* [PROVIDED RECORDS]
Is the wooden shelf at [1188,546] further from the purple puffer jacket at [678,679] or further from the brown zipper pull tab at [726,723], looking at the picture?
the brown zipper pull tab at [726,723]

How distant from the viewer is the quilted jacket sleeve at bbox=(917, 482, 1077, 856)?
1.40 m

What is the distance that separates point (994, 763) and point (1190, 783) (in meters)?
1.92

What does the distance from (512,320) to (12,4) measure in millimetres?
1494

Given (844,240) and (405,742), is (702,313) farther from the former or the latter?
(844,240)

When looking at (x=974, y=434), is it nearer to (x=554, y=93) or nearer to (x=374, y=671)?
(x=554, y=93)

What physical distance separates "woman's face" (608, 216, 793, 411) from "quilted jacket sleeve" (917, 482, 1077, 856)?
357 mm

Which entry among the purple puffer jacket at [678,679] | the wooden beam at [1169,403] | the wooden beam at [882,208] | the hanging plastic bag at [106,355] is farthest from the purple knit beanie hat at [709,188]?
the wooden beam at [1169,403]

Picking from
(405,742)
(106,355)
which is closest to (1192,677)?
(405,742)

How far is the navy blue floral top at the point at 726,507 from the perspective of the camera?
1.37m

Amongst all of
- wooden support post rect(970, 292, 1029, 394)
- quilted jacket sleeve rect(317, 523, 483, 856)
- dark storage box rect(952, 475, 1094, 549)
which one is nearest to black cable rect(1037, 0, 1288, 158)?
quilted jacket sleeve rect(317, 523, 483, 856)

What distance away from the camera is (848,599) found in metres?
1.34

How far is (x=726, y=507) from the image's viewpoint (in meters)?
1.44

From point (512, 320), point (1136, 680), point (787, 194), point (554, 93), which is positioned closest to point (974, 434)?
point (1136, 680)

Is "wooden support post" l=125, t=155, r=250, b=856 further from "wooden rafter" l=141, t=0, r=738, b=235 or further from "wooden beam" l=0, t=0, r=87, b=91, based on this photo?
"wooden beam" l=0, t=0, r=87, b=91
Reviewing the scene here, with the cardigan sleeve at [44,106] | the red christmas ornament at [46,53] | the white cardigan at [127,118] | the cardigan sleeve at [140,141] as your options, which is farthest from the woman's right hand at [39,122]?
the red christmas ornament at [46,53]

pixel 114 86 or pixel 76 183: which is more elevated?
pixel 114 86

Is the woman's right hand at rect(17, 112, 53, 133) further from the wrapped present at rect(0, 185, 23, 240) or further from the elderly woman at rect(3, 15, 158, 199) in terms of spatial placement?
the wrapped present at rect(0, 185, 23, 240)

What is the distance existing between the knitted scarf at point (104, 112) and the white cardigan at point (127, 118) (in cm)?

* [REQUIREMENTS] Beginning at the line that contains "From point (512, 320), point", retype each line of the listing up to and including the last one, exactly as it stands, and nothing else.

* [EXERCISE SOLUTION]
From point (512, 320), point (1136, 680), point (787, 194), point (554, 93), which is positioned closest to point (974, 434)?
point (1136, 680)

Is "wooden support post" l=125, t=155, r=250, b=856 further from "wooden rafter" l=141, t=0, r=738, b=235 or further from "wooden beam" l=0, t=0, r=87, b=91, based on this photo?
"wooden beam" l=0, t=0, r=87, b=91
Reviewing the scene here, with the cardigan sleeve at [44,106] | the red christmas ornament at [46,53] | the white cardigan at [127,118] | the cardigan sleeve at [140,141] as your options, which is farthest from the woman's right hand at [39,122]?
the red christmas ornament at [46,53]

pixel 114 86 or pixel 76 183: which is more elevated?
pixel 114 86

Is the woman's right hand at rect(17, 112, 53, 133) further from the wrapped present at rect(0, 185, 23, 240) or further from the elderly woman at rect(3, 15, 158, 199) in terms of spatial placement?
the wrapped present at rect(0, 185, 23, 240)

What is the distance existing between the knitted scarf at point (104, 112) and the white cardigan at point (127, 118) (in cm)?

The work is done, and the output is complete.